== REQUIRED TASK ==
Reproduce the lines verbatim, beginning with the line that contains "Present in the photograph, which item out of" and continuing through the end of the listing, both ends included.

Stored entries
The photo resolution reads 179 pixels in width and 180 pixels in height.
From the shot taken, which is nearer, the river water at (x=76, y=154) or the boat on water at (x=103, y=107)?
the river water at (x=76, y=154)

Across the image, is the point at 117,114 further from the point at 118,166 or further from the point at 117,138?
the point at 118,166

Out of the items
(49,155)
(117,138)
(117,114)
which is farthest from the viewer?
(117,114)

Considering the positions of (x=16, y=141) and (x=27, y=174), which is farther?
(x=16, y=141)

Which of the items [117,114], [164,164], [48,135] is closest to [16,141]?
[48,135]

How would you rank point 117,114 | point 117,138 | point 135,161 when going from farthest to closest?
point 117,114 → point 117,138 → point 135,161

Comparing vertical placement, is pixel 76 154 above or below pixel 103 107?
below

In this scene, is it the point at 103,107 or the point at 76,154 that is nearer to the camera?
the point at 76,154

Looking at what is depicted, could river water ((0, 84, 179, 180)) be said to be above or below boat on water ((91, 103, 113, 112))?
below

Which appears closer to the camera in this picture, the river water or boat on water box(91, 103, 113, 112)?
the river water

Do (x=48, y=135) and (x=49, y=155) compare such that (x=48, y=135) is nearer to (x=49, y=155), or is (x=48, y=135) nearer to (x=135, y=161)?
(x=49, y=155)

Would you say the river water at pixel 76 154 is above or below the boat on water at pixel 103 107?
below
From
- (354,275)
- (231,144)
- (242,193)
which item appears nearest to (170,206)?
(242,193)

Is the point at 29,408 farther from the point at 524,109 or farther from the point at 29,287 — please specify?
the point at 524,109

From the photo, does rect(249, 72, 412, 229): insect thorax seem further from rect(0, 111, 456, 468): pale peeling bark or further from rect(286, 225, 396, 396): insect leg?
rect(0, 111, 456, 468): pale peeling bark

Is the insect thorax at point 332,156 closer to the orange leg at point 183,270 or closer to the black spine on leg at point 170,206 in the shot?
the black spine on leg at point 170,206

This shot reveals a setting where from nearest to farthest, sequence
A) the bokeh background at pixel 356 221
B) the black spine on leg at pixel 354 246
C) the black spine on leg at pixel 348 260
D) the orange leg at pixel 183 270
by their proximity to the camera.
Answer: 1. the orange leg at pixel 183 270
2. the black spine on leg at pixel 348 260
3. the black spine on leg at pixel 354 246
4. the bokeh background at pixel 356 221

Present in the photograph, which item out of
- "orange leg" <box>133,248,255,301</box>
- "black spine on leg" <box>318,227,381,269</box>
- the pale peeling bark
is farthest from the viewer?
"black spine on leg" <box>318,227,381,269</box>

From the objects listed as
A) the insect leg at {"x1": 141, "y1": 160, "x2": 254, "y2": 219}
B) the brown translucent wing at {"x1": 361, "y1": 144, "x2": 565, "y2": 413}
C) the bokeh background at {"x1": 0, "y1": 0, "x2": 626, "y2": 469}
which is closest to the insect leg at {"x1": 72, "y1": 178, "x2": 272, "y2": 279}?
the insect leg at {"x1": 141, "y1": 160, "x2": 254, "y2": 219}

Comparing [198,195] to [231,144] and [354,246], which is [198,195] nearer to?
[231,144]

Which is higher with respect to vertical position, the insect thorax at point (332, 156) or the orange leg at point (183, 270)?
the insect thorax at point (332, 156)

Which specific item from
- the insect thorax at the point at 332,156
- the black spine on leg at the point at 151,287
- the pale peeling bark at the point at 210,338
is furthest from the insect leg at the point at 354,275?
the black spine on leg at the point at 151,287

== EXPECTED OUTPUT ==
Present in the photograph, which item out of
- "orange leg" <box>133,248,255,301</box>
- "black spine on leg" <box>318,227,381,269</box>
- the pale peeling bark
is farthest from the viewer?
"black spine on leg" <box>318,227,381,269</box>

From the objects listed as
A) the insect leg at {"x1": 141, "y1": 160, "x2": 254, "y2": 219}
B) the brown translucent wing at {"x1": 361, "y1": 144, "x2": 565, "y2": 413}
C) the bokeh background at {"x1": 0, "y1": 0, "x2": 626, "y2": 469}
which is closest to the insect leg at {"x1": 72, "y1": 178, "x2": 272, "y2": 279}?
the insect leg at {"x1": 141, "y1": 160, "x2": 254, "y2": 219}

Comparing [198,195] to [231,144] and [354,246], which is [198,195] nearer to?
[231,144]

Which is higher with respect to vertical position, the insect thorax at point (332, 156) or the orange leg at point (183, 270)?
the insect thorax at point (332, 156)

Which specific item from
- the insect thorax at the point at 332,156
- the black spine on leg at the point at 151,287
- the pale peeling bark at the point at 210,338
is furthest from the insect leg at the point at 354,275?
the black spine on leg at the point at 151,287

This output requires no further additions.